→ **WORK INSTRUCTIONS**
Starting with the line that contains "Looking at the" and going on through the end of the entries, recast each entry as one row of a two-column CSV headed "prompt" and "reply". Put the entry's text and its answer each in a single quoted field, with line breaks replaced by spaces.

→ **DATA EXCERPTS**
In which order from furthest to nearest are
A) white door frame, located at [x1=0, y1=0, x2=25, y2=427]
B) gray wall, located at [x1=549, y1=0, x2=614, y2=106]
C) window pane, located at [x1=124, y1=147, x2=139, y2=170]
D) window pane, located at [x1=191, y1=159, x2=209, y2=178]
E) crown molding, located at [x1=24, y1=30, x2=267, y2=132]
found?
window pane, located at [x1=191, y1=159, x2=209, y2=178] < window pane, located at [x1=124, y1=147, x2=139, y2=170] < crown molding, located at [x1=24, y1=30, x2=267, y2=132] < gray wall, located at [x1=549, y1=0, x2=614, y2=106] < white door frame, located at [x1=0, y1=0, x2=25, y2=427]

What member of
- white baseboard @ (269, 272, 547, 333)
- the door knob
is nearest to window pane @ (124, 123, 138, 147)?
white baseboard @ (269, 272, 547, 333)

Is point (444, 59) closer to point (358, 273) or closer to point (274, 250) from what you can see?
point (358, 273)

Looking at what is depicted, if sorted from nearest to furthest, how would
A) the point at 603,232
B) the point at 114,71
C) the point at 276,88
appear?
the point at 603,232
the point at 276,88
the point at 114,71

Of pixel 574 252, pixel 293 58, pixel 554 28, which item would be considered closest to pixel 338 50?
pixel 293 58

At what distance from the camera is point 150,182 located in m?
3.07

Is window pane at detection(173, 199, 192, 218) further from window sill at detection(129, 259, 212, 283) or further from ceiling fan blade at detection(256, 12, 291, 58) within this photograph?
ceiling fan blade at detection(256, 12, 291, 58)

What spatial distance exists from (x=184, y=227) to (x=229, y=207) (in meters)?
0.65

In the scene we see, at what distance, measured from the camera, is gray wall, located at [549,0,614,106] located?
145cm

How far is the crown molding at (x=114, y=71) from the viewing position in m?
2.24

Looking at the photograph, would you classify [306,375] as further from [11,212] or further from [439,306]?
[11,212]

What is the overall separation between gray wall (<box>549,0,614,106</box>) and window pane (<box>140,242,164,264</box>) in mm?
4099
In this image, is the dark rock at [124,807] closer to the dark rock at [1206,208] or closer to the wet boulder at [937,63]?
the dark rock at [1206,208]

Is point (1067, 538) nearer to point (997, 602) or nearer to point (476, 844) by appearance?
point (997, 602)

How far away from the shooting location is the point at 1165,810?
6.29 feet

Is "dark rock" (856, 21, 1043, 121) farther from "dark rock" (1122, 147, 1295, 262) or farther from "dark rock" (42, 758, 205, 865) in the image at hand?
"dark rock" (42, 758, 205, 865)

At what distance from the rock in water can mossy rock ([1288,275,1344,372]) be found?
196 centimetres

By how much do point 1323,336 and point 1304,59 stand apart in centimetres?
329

→ **WRITTEN RESPONSE**
prompt,reply
"Looking at the photograph, would you classify [306,375] as further from [11,212] or further from [439,306]?","[11,212]"
"What is the overall separation between gray wall (<box>549,0,614,106</box>) and window pane (<box>140,242,164,264</box>) in mm?","4099"
"In this image, is the dark rock at [124,807] closer to the dark rock at [1206,208] or closer to the wet boulder at [937,63]?","the dark rock at [1206,208]"
"Is point (1067, 538) nearer to point (997, 602) or nearer to point (476, 844) by appearance?","point (997, 602)"
"How far away from the shooting location is the point at 1165,810?","6.29 feet"
"Is ""dark rock"" (856, 21, 1043, 121) farther from ""dark rock"" (1122, 147, 1295, 262) or farther from ""dark rock"" (42, 758, 205, 865) in the image at hand?","""dark rock"" (42, 758, 205, 865)"
"At what distance from the rock in water can mossy rock ([1288,275,1344,372]) be found?","196 centimetres"
"By how much do point 1323,336 and point 1304,59 stand apart in centimetres?","329"